Empori solidali contro la povertà

25 marzo 2019

welfare

Uno strumento per contrastare la povertà che sta conoscendo negli ultimi anni una crescita esponenziale. Si tratta degli “empori solidali”, una forma di volontariato nata negli anni ’90 che oggi è arrivata a numeri importanti: circa 200 punti attivi in Italia e distribuiti in 19 regioni. Come funziona il servizio? Gli empori che dal 2008 sono stati organizzati in maniera più strutturata e capillare sul territorio, sono servizi simili a negozi o supermercati che offrono la possibilità a famiglie o individui singoli, con situazioni economiche disagiate (accertate da alcuni parametri Isee e Irpef), di fare la spesa gratuitamente.

Il servizio è una forma avanzata di aiuto alle famiglie che prende le mosse dalle tradizionali e ancora molto diffuse “borse spesa”, attività di volontariato che consentono a persone in difficoltà economiche di ricevere regolarmente beni di prima necessità. Complessivamente fino al 30 giugno 2018 tutti gli empori attivi hanno servito più di 99mila famiglie e 325mila persone, di cui il 44% straniere. La maggior parte degli empori è gestita da organizzazioni non profit, spesso in rete fra loro; dal recente rapporto realizzato da Caritas Italiana e CSVnet, l’associazione dei centri di servizio per il volontariato, si rileva che a coordinare questi servizi sono per il 52% associazioni (in maggioranza di volontariato), per il 10% cooperative sociali, per il 35% enti ecclesiastici diocesani o parrocchie e per il 3% enti pubblici.

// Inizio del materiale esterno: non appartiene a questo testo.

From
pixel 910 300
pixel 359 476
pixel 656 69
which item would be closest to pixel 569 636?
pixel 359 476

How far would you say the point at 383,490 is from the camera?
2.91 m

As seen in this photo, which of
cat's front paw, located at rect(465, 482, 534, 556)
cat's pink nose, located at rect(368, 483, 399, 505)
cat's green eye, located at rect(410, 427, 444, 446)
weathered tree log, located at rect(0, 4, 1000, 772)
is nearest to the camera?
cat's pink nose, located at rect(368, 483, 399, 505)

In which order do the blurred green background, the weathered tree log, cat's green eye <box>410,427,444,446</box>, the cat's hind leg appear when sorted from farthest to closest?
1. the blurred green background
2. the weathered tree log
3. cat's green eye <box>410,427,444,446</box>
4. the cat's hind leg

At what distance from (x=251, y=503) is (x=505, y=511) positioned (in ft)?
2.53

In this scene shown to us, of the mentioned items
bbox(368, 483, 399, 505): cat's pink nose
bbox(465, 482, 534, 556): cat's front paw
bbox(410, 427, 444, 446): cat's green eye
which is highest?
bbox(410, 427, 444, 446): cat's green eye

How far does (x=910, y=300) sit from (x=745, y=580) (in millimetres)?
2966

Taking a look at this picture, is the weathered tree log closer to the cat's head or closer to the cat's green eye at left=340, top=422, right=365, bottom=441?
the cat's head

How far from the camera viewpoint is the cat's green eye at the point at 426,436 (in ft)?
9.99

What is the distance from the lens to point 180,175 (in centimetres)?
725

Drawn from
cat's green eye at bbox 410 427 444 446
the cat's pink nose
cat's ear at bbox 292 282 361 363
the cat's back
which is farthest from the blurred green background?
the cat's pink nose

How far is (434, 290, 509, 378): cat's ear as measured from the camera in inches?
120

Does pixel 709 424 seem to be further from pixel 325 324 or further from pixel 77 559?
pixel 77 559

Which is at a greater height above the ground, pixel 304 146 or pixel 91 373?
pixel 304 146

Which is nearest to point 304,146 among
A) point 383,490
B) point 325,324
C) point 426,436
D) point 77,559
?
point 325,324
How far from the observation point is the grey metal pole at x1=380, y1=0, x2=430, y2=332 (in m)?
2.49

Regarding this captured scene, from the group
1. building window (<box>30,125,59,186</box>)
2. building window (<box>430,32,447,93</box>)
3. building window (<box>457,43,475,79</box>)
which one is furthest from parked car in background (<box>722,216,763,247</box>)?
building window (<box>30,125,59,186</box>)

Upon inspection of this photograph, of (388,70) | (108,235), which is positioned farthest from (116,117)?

Gli empori inoltre sono aperti per 1.860 ore alla settimana per un totale di oltre 100mila ore all'anno di cui, a essere privilegiati, sono i giorni infrasettimanali. Molti empori sono sostenuti dalle Fondazioni di origine bancaria dei loro territori. A collaborare a questo modello di volontariato in espansione sono anche le imprese che, sempre secondo il rapporto Caritas-CSVnet, sono circa 1.200. Queste realtà, che mettono a disposizione tempo e risorse, soprattutto supermercati e piccola distribuzione alimentare, collaborano direttamente con gli empori.

Da esse proviene il volume maggiore dei beni che vengono poi messi a disposizione nei negozi. A proposito di beni, notevole la varietà di cui possono usufruire i beneficiari: si passa da alimenti non deteriorabili a cibi freschi e ortofrutta, alimenti cotti e surgelati. Sono disponibili anche prodotti per l’igiene e la cura della persona e della casa, indumenti, prodotti farmaceutici, piccoli arredi e alimenti per gli animali. Giocattoli, articoli per la scuola e alimenti per neonati sono inoltre a disposizione per le famiglie con figli. Gli empori sono gestiti prevalentemente da volontari.

Sono loro a occuparsi di tutto: dall’approvvigionamento degli scaffali alla distribuzione, dall’amministrazione all’organizzazione dei turni di lavoro, dalla governance alle relazioni con gli altri servizi sul territorio. È interessante anche la partecipazione di volontari stranieri: sono un terzo di tutti i volontari (erano quasi la metà fino a qualche anno fa).

Il rapporto Caritas-CSVnet disegna uno scenario decisamente positivo: il servizio degli empori risulta non solo benefico ma anche rigoroso, competente e ben organizzato. Caratteristiche che li distinguono dai servizi “mordi e fuggi” di pura assistenza materiale, qualificandoli come tessere di percorsi più stabili di contrasto all’esclusione sociale.